3. The system of claim 1, wherein the attention‑based encoder selects belief dimensions to transmit based on a learned attention weight matrix that maximizes mutual information with the joint belief estimate [15].
4. The system of claim 1, wherein the joint belief‑world model is a transformer‑based autoregressive decoder that predicts next observations and belief vectors conditioned on a sequence of past actions and communicated beliefs [16].
5. The system of claim 1, wherein the misalignment penalty is computed as the Kullback‑Leibler divergence between each agent’s belief distribution and the joint belief distribution, and the reward decomposition allocates credit proportionally to the negative of this divergence [9][8].

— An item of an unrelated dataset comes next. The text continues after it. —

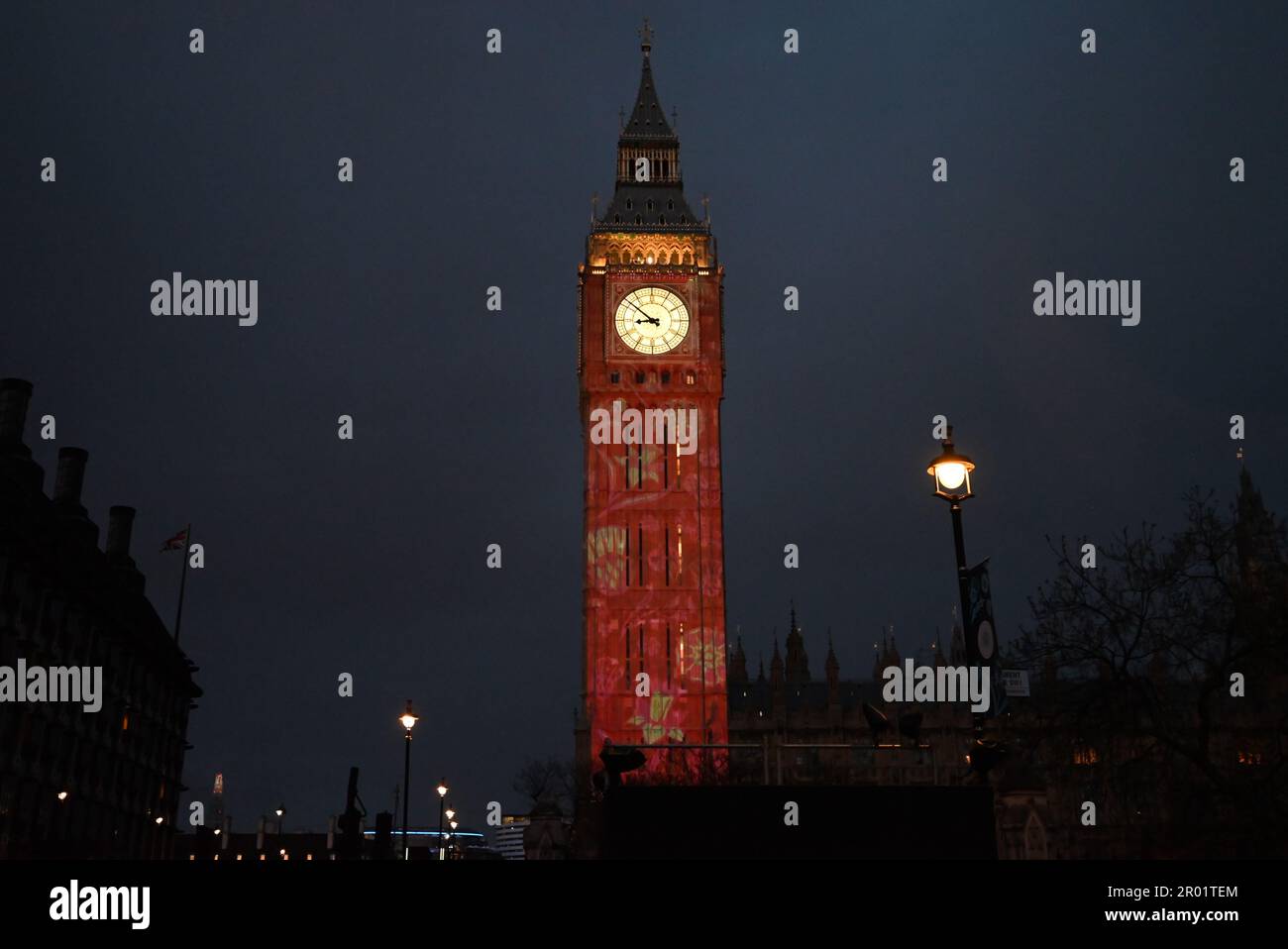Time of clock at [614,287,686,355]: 8:51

6. The system of claim 1, wherein the discriminator module is a lightweight feed‑forward network that receives the joint belief trajectory as input and outputs a binary flag indicating abnormal divergence, trained via adversarial loss against expert belief trajectories [17][18].
7. A method for training agents in a multi‑agent reinforcement learning environment, comprising: (a) compressing low‑level sensory embeddings through a variational bottleneck conditioned on observation history and a shared world‑model prior; (b) generating communication tokens that encode belief divergences and transmitting selected belief dimensions via an attention‑based encoder; (c) predicting next observations and belief vectors using a joint belief‑world autoregressive model; (d) decomposing rewards based on a misalignment penalty derived from belief divergence; and (e) training a discriminator to detect abnormal joint belief trajectories, wherein the method is executed under a centralized training‑decentralized execution paradigm.

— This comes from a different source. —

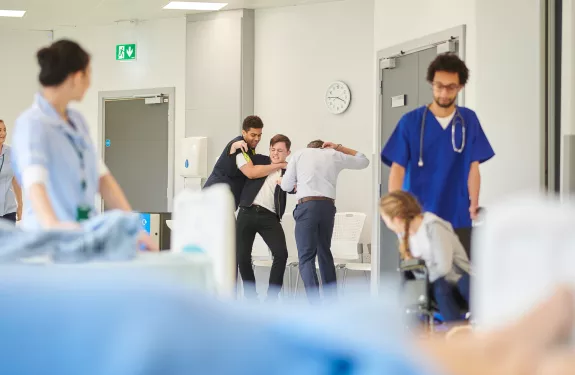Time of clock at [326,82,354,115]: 3:45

8. The method of claim 7, wherein the variational bottleneck employs a Kullback‑Leibler penalty to enforce information‑theoretic compression [12][13].

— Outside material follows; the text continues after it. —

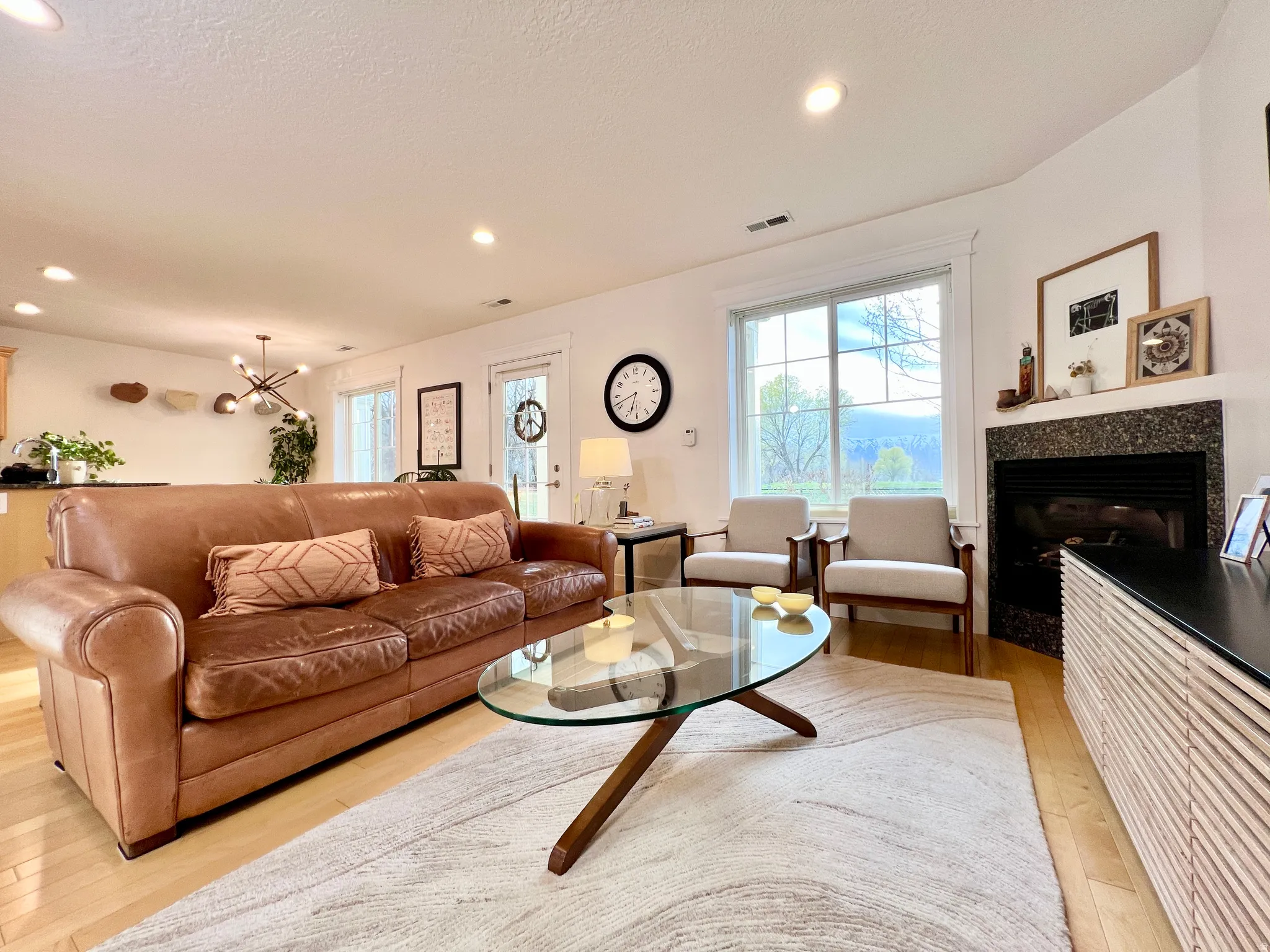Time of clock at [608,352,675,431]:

9. The method of claim 7, wherein the attention‑based encoder selects belief dimensions to transmit based on a learned attention weight matrix that maximizes mutual information with the joint belief estimate [15].
10. The method of claim 7, wherein the joint belief‑world model is a transformer‑based autoregressive decoder that predicts next observations and belief vectors conditioned on a sequence of past actions and communicated beliefs [16].
ABSTRACT
A Belief‑Augmented Abstraction & Communication (BAAC) framework for multi‑agent reinforcement learning mitigates misalignment caused by partial observability. The framework employs a hierarchical belief hierarchy compressed via a variational bottleneck conditioned on observation history and a shared world‑model prior, enabling explicit uncertainty encoding. Agents generate adaptive communication tokens that encode belief divergences and selectively transmit belief dimensions through an attention‑based encoder, reducing bandwidth while preserving coordination. A joint belief‑world autoregressive model predicts next observations and belief vectors conditioned on past actions and communicated beliefs, thereby reducing state‑action misalignment. Rewards are decomposed based on a misalignment penalty derived from belief divergence, encouraging proactive alignment. A lightweight discriminator monitors joint belief trajectories to detect abnormal divergences, providing a safeguard against reward hacking. The BAAC system achieves efficient communication, robust misalignment mitigation, scalable credit assignment, and transparent interpretability in decentralized AI systems.